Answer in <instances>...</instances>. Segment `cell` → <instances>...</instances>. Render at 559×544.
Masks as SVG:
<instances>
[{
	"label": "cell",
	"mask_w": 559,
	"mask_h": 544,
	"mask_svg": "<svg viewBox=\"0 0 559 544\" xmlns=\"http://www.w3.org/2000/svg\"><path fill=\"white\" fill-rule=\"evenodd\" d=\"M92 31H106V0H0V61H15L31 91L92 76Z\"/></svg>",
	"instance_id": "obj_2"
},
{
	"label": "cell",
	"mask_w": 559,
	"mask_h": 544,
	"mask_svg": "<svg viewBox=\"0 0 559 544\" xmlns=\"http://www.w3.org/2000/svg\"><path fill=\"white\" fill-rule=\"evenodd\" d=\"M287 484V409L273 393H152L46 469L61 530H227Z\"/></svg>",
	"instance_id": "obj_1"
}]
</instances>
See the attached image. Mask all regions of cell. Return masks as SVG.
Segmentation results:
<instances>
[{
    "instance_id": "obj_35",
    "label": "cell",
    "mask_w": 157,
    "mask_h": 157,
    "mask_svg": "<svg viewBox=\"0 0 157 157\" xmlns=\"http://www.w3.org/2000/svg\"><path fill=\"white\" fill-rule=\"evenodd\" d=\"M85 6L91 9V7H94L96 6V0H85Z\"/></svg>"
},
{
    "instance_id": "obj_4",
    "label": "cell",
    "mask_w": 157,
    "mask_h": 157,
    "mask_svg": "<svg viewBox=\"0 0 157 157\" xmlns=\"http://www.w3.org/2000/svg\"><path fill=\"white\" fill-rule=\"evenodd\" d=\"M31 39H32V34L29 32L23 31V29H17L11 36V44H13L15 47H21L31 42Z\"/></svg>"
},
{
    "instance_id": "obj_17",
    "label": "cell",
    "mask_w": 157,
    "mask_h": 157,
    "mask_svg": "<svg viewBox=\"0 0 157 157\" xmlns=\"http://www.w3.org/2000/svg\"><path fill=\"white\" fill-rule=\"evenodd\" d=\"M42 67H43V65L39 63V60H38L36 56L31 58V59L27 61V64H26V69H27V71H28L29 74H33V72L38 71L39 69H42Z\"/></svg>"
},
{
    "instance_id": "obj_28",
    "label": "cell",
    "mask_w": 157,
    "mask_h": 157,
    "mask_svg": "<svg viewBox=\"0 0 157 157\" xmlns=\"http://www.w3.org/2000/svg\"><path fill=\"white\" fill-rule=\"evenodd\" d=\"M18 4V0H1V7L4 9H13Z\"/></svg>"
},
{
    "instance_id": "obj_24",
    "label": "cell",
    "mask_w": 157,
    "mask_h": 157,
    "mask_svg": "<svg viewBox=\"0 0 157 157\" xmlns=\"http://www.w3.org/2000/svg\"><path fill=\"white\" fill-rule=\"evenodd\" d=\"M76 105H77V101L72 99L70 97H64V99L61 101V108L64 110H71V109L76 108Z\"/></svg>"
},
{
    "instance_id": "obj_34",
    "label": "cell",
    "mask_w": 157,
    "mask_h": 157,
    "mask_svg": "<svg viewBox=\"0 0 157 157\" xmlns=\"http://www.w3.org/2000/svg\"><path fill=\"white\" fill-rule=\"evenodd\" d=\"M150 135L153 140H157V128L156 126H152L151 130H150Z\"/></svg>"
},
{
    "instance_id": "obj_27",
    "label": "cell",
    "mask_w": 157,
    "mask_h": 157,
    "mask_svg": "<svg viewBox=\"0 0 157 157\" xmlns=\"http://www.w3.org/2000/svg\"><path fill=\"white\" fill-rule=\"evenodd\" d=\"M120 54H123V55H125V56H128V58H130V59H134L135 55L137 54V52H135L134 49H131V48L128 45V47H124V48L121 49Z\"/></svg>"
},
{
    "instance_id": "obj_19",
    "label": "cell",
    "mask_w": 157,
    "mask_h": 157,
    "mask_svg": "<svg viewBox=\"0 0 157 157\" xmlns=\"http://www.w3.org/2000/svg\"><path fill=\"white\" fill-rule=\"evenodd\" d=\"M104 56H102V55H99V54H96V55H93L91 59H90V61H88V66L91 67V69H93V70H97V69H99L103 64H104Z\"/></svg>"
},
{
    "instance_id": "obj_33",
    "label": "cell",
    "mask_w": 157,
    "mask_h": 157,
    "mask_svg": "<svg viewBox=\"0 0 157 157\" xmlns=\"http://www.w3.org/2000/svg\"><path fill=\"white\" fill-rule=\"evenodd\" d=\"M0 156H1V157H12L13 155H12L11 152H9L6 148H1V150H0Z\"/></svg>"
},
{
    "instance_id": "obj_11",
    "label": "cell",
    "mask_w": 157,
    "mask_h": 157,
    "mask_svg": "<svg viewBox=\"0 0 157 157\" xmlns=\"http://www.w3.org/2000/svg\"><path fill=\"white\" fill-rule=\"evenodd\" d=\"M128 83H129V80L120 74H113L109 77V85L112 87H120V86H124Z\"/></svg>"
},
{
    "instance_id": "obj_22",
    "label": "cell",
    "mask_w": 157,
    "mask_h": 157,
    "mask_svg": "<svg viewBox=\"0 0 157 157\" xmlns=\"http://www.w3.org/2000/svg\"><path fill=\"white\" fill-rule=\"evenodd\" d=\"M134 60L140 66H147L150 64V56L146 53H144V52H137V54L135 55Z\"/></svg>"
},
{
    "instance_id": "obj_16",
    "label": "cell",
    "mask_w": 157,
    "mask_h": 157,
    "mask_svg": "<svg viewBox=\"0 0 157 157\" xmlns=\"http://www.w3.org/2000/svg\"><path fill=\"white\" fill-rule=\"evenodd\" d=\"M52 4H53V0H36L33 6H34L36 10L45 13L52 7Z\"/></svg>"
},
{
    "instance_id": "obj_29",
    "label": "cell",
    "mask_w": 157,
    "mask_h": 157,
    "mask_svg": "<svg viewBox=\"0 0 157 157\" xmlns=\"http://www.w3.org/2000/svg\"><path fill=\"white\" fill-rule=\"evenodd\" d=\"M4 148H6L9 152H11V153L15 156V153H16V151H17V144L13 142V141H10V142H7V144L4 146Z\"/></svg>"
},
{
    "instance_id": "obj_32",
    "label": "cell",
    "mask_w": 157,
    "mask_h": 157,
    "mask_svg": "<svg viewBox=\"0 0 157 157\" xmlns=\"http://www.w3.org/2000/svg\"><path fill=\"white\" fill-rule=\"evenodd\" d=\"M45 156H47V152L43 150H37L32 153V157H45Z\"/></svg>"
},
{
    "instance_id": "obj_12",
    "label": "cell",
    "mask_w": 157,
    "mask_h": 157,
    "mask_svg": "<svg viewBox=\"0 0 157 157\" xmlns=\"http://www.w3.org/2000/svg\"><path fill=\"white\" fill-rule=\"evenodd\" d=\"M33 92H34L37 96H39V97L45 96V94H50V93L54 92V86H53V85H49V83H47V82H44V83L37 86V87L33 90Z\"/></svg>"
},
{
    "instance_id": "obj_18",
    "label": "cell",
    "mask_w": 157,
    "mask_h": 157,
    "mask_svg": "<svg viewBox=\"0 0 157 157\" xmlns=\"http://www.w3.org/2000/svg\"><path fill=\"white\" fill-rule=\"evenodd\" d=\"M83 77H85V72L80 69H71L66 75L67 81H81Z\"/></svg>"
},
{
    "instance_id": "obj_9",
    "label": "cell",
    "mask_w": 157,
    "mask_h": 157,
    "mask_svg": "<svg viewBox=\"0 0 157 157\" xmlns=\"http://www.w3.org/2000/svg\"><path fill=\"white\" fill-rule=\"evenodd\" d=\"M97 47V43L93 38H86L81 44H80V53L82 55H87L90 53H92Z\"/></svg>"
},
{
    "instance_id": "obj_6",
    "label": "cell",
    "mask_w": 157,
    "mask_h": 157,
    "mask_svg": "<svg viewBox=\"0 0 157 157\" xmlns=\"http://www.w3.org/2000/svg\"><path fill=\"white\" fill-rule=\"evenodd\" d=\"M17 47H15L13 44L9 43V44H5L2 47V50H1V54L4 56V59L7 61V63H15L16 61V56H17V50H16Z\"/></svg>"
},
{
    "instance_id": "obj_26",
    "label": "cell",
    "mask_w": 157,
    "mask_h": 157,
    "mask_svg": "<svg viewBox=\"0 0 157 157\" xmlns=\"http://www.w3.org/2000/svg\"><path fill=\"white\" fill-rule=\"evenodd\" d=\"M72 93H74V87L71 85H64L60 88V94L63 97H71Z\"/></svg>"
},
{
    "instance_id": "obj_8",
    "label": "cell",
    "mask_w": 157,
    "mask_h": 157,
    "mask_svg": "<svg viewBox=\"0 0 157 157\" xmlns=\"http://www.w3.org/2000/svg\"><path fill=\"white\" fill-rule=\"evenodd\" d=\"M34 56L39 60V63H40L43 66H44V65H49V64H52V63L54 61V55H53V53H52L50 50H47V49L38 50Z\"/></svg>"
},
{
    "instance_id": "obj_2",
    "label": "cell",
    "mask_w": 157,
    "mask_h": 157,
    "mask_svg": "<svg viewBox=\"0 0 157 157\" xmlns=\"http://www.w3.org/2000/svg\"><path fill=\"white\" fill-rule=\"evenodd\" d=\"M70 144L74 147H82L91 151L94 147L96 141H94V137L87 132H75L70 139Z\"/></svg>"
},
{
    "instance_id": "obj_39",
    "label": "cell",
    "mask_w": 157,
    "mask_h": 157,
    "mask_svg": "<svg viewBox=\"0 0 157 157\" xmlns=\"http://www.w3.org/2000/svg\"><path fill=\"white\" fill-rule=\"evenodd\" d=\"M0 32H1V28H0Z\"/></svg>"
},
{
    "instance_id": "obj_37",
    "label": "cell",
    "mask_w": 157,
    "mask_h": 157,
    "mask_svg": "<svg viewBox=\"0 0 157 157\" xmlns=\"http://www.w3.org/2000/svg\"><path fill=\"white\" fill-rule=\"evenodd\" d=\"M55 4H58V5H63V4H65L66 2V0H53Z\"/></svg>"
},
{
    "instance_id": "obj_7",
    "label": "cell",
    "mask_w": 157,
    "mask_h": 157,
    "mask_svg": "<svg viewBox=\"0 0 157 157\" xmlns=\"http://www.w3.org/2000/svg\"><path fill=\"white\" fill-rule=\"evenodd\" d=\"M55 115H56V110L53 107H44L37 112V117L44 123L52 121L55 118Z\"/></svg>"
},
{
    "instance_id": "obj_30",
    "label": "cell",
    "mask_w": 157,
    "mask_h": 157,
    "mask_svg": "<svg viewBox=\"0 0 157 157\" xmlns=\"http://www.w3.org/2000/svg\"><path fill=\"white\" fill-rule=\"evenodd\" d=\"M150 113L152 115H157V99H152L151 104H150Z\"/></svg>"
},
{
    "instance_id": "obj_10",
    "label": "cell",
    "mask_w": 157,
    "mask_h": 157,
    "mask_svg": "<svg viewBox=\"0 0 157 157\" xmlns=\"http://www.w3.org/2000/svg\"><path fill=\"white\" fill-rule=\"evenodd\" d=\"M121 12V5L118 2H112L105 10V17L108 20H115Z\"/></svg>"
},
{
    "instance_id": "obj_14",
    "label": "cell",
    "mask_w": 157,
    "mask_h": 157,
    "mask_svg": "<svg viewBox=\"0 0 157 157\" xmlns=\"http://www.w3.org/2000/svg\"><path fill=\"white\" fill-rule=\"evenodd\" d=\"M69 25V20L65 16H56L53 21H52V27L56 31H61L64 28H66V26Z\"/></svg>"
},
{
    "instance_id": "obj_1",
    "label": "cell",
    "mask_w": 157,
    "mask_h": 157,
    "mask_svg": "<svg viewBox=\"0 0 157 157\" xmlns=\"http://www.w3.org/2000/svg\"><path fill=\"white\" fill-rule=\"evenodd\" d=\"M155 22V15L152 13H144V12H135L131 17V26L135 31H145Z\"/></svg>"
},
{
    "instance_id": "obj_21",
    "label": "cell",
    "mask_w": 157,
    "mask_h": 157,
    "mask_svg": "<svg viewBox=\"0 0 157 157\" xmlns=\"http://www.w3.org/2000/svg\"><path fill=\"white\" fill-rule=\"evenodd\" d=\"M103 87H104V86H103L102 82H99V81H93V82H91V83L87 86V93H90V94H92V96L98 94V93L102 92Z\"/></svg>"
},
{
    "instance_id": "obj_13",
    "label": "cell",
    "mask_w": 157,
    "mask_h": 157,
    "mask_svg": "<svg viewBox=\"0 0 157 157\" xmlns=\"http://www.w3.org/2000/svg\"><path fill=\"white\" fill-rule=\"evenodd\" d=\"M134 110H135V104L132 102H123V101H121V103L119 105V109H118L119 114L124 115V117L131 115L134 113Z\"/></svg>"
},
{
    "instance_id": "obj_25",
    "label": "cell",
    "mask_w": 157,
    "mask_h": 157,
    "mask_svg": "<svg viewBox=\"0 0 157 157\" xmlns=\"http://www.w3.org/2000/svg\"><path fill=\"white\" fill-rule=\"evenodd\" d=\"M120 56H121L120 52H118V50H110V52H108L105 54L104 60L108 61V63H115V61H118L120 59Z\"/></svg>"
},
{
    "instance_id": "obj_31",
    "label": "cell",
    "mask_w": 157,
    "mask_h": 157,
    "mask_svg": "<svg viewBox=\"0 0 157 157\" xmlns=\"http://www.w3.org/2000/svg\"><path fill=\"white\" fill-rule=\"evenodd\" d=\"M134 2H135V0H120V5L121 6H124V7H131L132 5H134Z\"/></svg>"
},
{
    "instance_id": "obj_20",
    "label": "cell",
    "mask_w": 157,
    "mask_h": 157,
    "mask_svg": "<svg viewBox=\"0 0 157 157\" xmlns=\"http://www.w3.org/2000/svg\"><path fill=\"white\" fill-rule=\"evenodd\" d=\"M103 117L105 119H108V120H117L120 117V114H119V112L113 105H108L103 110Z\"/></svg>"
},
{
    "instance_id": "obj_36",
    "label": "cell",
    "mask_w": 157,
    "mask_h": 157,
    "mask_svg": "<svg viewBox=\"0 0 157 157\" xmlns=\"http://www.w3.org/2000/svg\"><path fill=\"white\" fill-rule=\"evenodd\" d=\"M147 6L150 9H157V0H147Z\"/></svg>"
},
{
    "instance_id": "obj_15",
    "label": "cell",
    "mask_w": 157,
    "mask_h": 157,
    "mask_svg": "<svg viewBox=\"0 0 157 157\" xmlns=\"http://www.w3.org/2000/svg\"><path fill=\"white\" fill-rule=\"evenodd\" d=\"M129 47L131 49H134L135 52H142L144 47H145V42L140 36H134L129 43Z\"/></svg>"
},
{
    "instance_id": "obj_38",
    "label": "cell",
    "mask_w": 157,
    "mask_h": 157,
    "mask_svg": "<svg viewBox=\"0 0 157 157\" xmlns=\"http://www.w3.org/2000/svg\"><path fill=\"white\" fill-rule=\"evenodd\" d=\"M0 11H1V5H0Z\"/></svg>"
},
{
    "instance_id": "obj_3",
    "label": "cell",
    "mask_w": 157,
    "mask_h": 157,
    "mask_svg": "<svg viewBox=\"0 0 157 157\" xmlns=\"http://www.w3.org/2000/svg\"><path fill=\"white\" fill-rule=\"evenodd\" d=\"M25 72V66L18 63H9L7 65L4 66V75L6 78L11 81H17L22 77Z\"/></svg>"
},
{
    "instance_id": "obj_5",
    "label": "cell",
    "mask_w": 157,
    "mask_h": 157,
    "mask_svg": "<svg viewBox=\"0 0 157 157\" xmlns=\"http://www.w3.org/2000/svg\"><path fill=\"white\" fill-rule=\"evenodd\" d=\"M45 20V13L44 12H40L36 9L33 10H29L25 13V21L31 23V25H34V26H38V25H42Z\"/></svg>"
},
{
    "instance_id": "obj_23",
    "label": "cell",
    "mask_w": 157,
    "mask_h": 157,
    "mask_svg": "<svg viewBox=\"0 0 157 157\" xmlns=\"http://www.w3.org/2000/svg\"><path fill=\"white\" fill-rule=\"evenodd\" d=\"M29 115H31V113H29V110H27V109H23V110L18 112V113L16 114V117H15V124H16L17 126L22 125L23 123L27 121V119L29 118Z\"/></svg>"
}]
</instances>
● ● ●
> [PROBLEM]
Please reproduce the data word for word, from its first line through the line that contains "See the attached", including that line.

> [OUTPUT FOR THIS TASK]
Answer in <instances>...</instances>. Segment `cell` → <instances>...</instances>. Render at 559×544.
Masks as SVG:
<instances>
[{
	"label": "cell",
	"mask_w": 559,
	"mask_h": 544,
	"mask_svg": "<svg viewBox=\"0 0 559 544\" xmlns=\"http://www.w3.org/2000/svg\"><path fill=\"white\" fill-rule=\"evenodd\" d=\"M92 31H106V0H0V61H15L31 91L92 76Z\"/></svg>",
	"instance_id": "obj_2"
},
{
	"label": "cell",
	"mask_w": 559,
	"mask_h": 544,
	"mask_svg": "<svg viewBox=\"0 0 559 544\" xmlns=\"http://www.w3.org/2000/svg\"><path fill=\"white\" fill-rule=\"evenodd\" d=\"M287 484V409L273 393H152L46 469L61 530H227Z\"/></svg>",
	"instance_id": "obj_1"
}]
</instances>
See the attached image. Mask all regions of cell. Return masks as SVG.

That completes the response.